According to Federal Aviation Administration data, 24 American pilots have killed themselves while flying their planes in the last two decades. Twenty-three of those pilots intentionally crashed their craft, and one student pilot jumped out of his plane mid-flight.

All of the pilots who killed themselves were male and middle-aged.

While none of of the American pilots who killed themselves were flying a big commercial aircraft, it has happened elsewhere.

In November of last year, a Mozambique Airlines E-190 jet carrying 33 passengers went down in Namibia.

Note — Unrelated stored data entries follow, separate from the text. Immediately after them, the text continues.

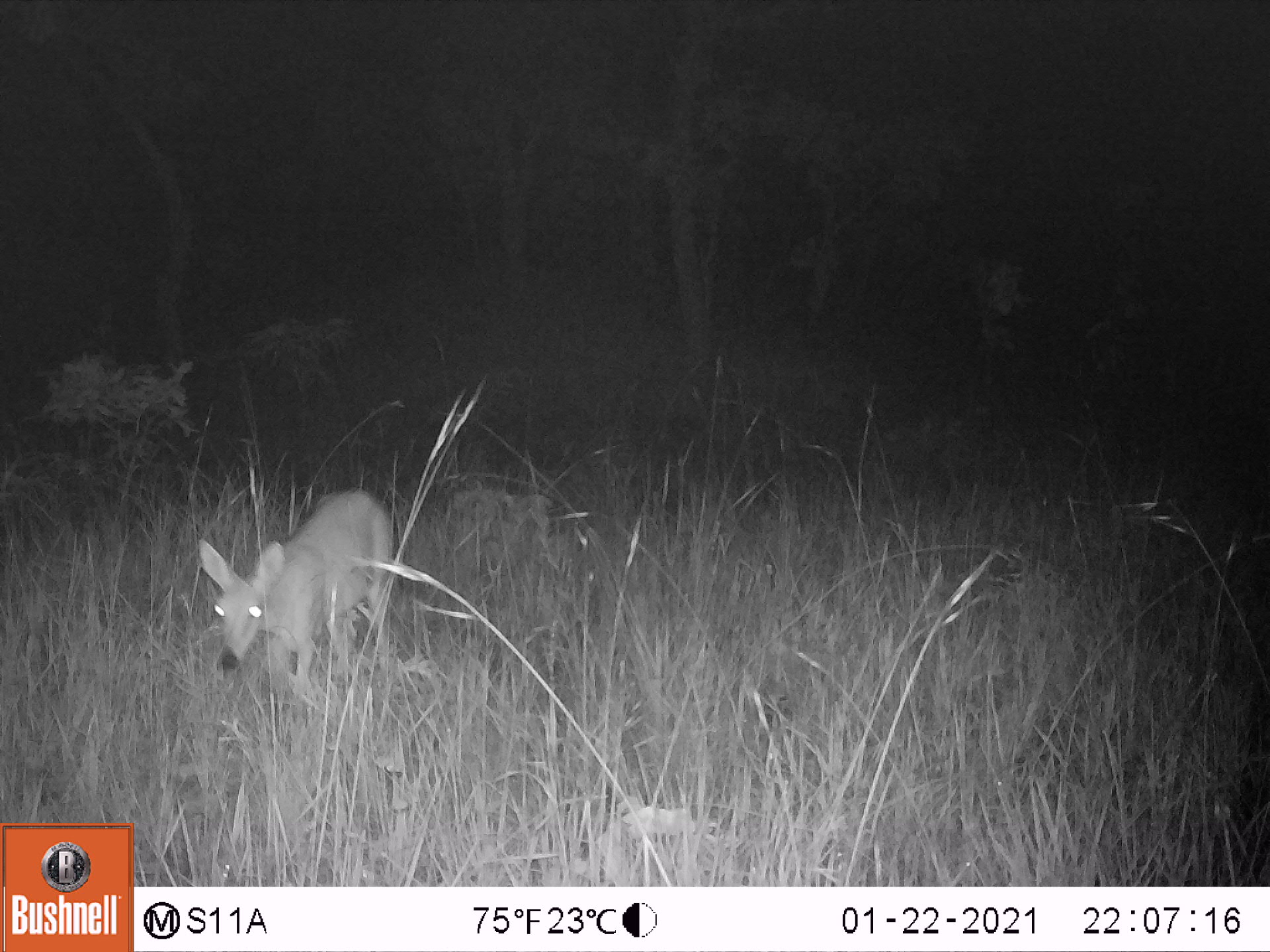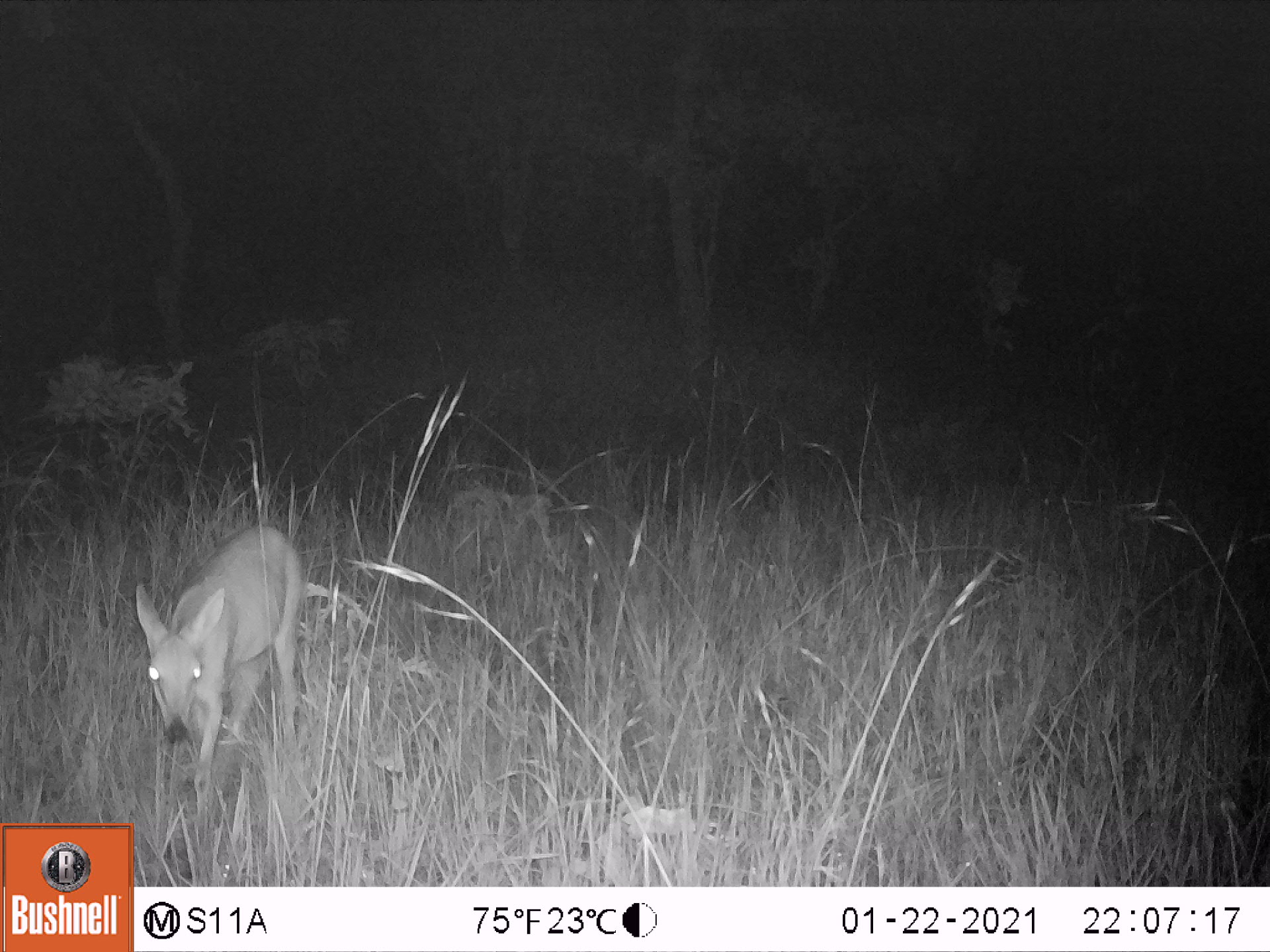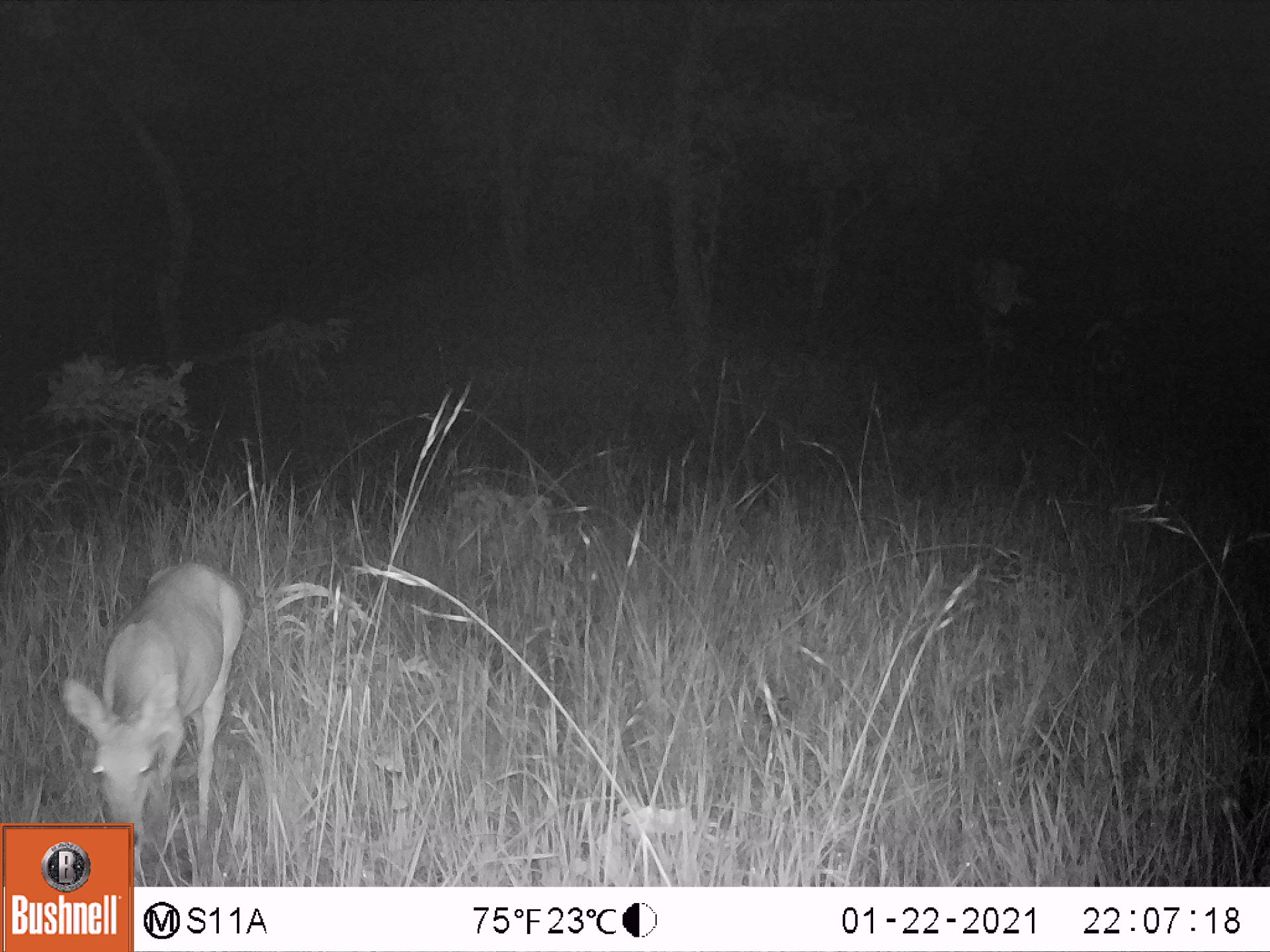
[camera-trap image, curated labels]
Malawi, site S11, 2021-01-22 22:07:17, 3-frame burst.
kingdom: Animalia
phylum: Chordata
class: Mammalia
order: Artiodactyla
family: Bovidae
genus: Sylvicapra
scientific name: Sylvicapra grimmia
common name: common duiker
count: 1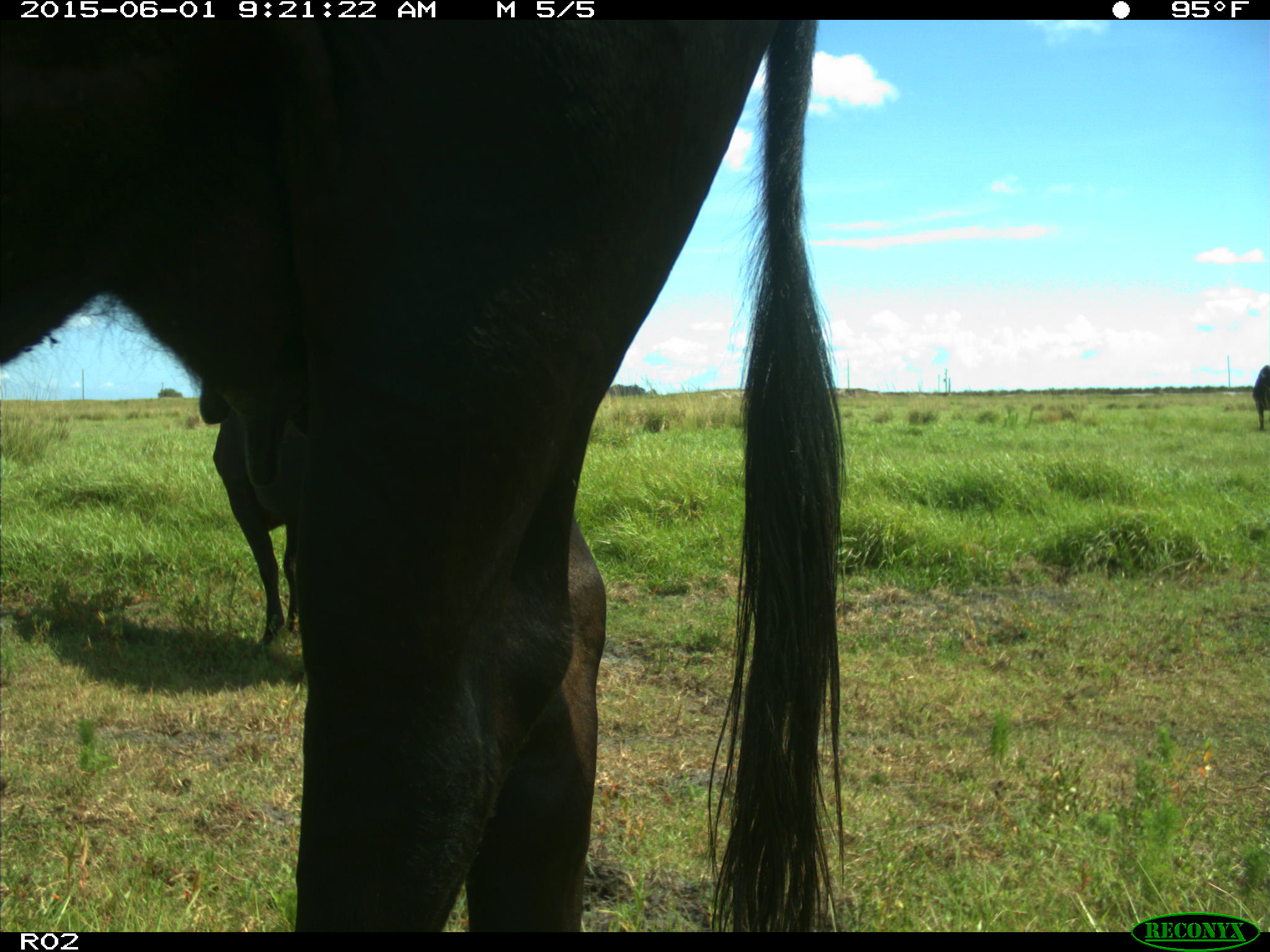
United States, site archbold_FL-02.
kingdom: Animalia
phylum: Chordata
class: Mammalia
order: Artiodactyla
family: Bovidae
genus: Bos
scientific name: Bos taurus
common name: domestic cow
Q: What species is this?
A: Bos taurus (domestic cow).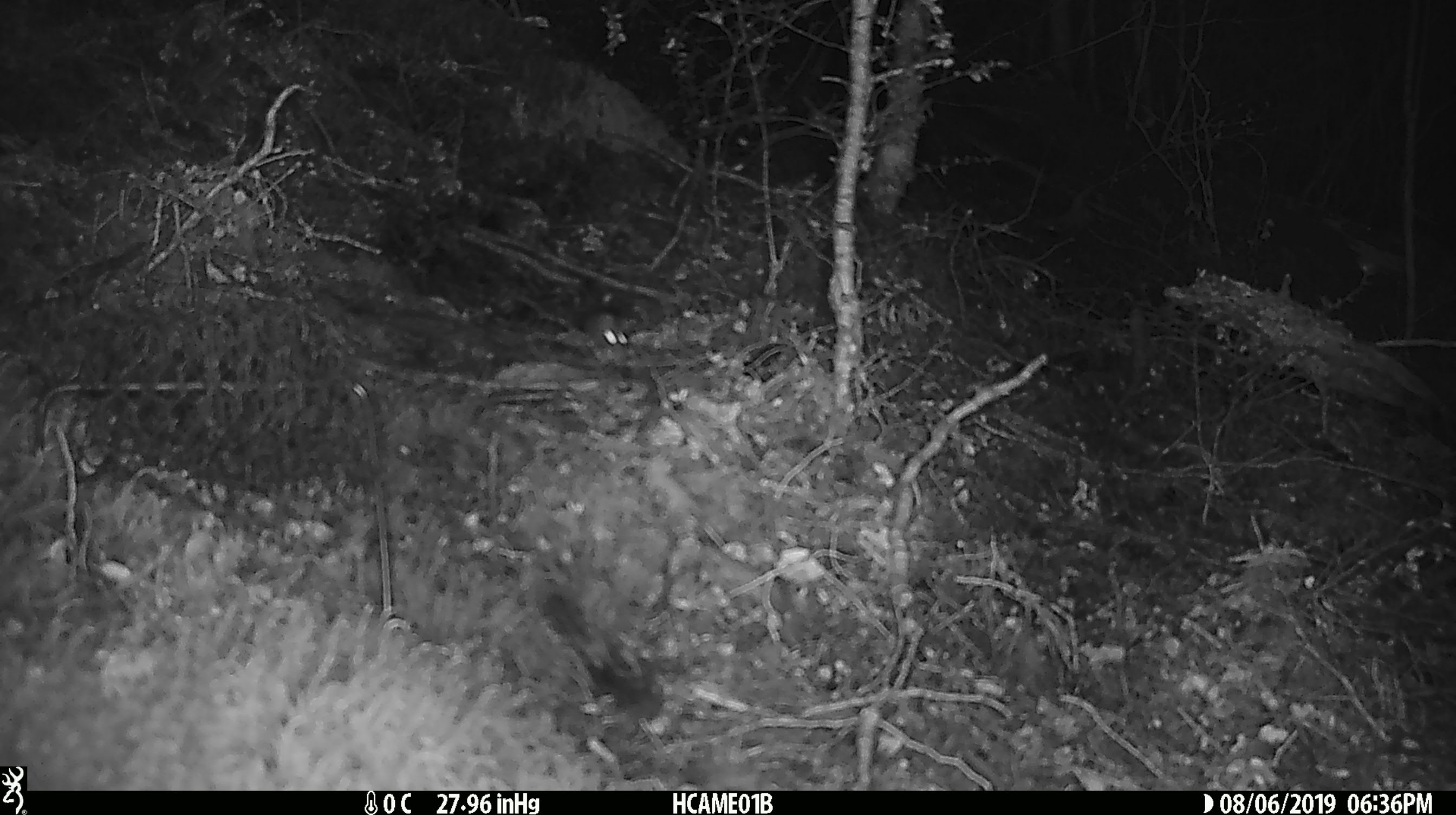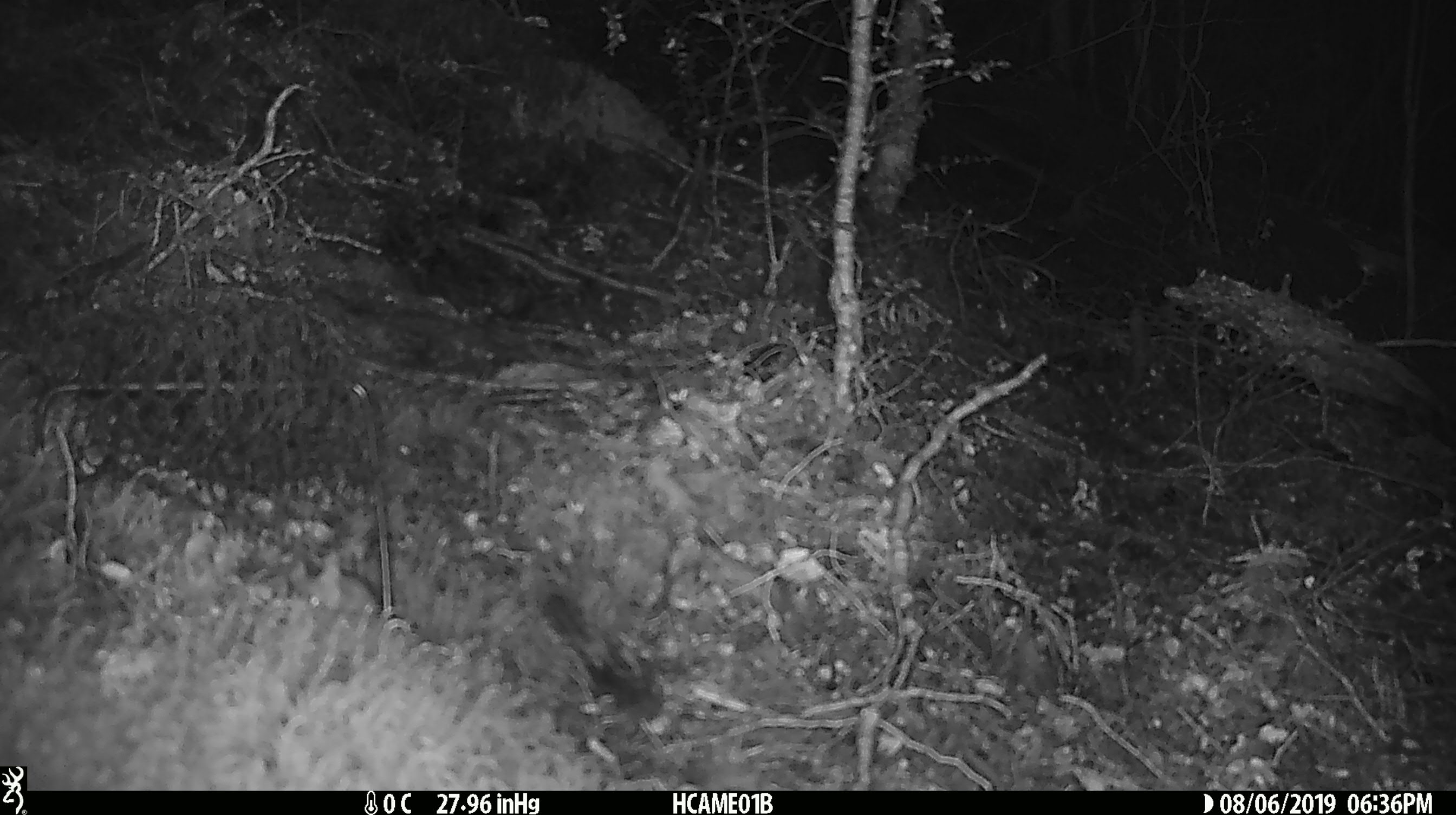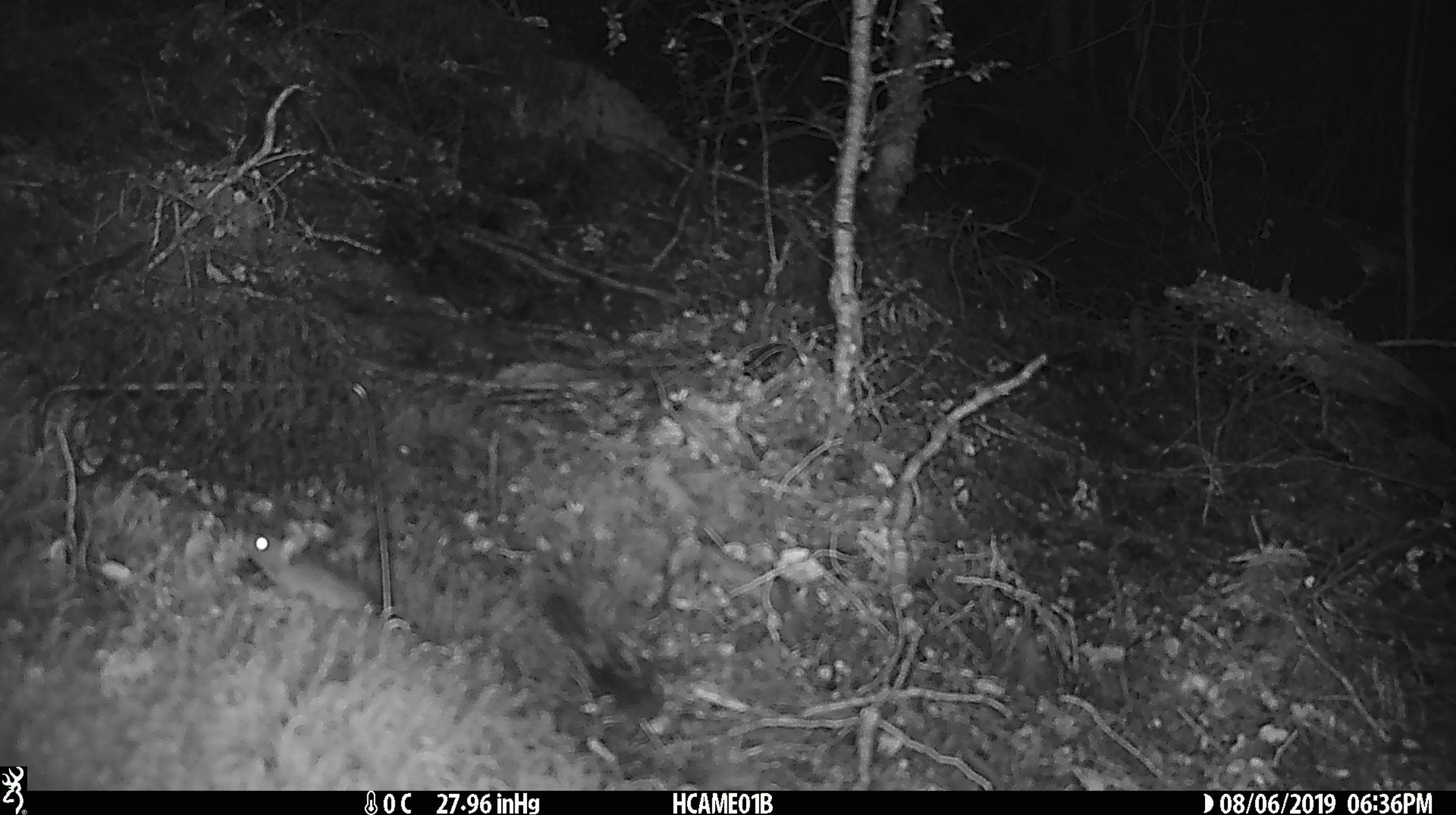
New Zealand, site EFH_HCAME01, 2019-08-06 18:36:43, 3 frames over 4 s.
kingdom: Animalia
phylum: Chordata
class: Mammalia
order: Rodentia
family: Muridae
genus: Mus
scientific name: Mus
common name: mouse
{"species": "mouse (Mus)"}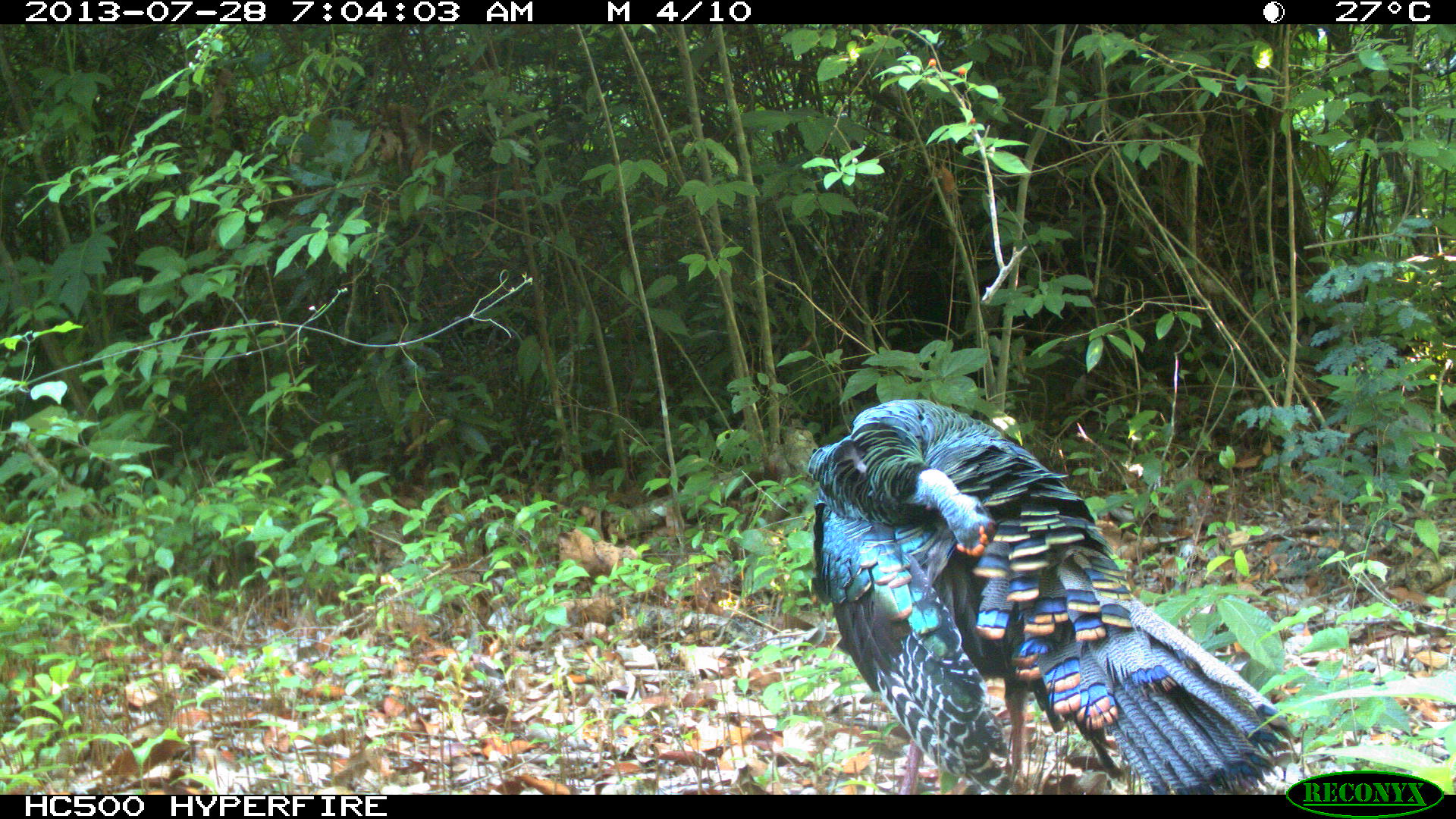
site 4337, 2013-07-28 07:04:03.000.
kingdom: Animalia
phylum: Chordata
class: Aves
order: Galliformes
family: Phasianidae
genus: Meleagris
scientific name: Meleagris ocellata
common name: ocellated turkey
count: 1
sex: male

No one survived the crash, which became the subject of great mystery because the plane was only one year old, flown by an experienced pilot, in good weather.

According to cockpit voice recordings reported by the International Business Times, the co-pilot left to use the bathroom, and when he returned, he found the door shut. Inside, the pilot had switched the plane’s altitude reading from 38,000 feet to ground level, IBT reports. 

Recordings show someone pounded on the door to the cockpit as the plane plummeted. Investigators later concluded the plane had crashed because of “intentional actions by the pilot.”

Echoes of that tragedy were found in a pair of late 1990′s crashes. In 1997, more than 100 people were killed with a pilot or crew member forced a plane to crash in Indonesia. Two years later, a Cairo-bound airliner that plummeted into the Atlantic Ocean off Nantucket in 1999. All 217 passengers and crew were killed. During the plane’s tailspin, its pilot, Gamal al-Batouti whispered the Arabic phrase, “I rely on God,” — traditionally uttered moments before death.

Depression appears to be the leading cause of aircraft-assisted suicides, and in 2010, the FAA did away with a generations-old ban on pilots taking anti-depressants . The aviation agency, which has mental health restrictions for pilots, now can issue certificates permitting pilots to take Prozac, Zoloft, Celexa, and Lexapro, CNN reports.

But only clues such audio recordings and blackbox data about the position of an aircrafts tailplanes can lead investigators to a conclusion that a pilot killed himself.

For the moment, then, the Malaysian Airlines suicide question will probably remain unanswered.